Sigamos en contacto

Nota

¿Qué pasa en Montevideo y Juncal (cuando no pasa nada)?

Publicada

el

Por Claudia Acuña

Es domingo, faltan unos minutos para las cinco de la tarde, Cristina Fernández de Kirchner está en Olivos, según me advierte la cronista de un noticiero, y esperan que regrese a su departamento después de la 19. La tarde es fría y nadie convocó a movilizarse, pero en cada vereda que conforman esa ochava, hay abrigadas y apretadas ¿trescientas? personas, calculo, y cuatro policías de tránsito; en la esquina de Santa Fe – a dos cuadras- está estacionado un camión hidrante y un pelotón de uniformados expectantes.

Detrás mío hay, por ejemplo, un señor de campera azul que está mirando fijo hacia el edificio en el que vive la vicepresidenta, que por cierto no es el más lujoso ni el más aristocrático del barrio. Le pregunto por qué vino y como todas las personas con las que conversé no menciona un tema judicial ni pronuncia el nombre de un fiscal, aunque es esa esquina de lo único que se habla es de política. Podríamos decir que se debate de política económica, para abreviar, pero en realidad de lo que se trata es de fenómeno argentino único y quizá por eso mismo, complicado de comprender: peronismo.

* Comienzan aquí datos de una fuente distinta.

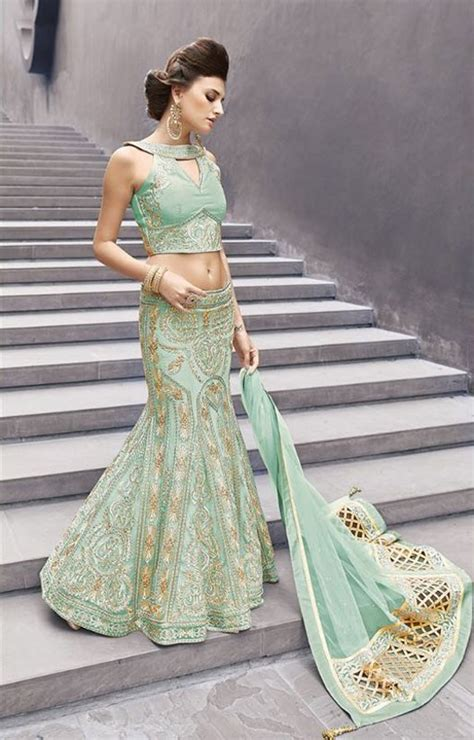 pista color buy pista color georgette party wear lehenga choli 2 in 1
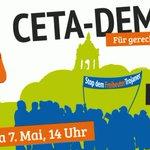 #CETA ist die Blaupause für #TTIP. Kommt am Samstag zur Demo! Alle Infos hier: https://t.co/maSoBtfW1E https://t.co/ZNwaOPj8v0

¿Qué pasa en Montevideo y Juncal (cuando no pasa nada)?

El señor de campera azul me dirá, por ejemplo: “Yo tengo un hijo médico y otro ingeniero. Eso significa que este país me subsidió la educación de mis dos hijos: desde la primaria hasta los posgrados. Si tuviera que haberla pagado, como hubiese pasado si viviera en Estados Unidos, eso sólo, ¿cuánto dinero representa? Un millón de dólares, por lo menos. Y acá hay gente que recibió lo mismo que cuestiona que el Estado le pague un subsidio de 20 mil pesos a un desocupado. Eso es ser ignorante”. El señor de campera azul me dirá luego que dijo “acá” porque ese es su barrio: vive a pocas cuadras.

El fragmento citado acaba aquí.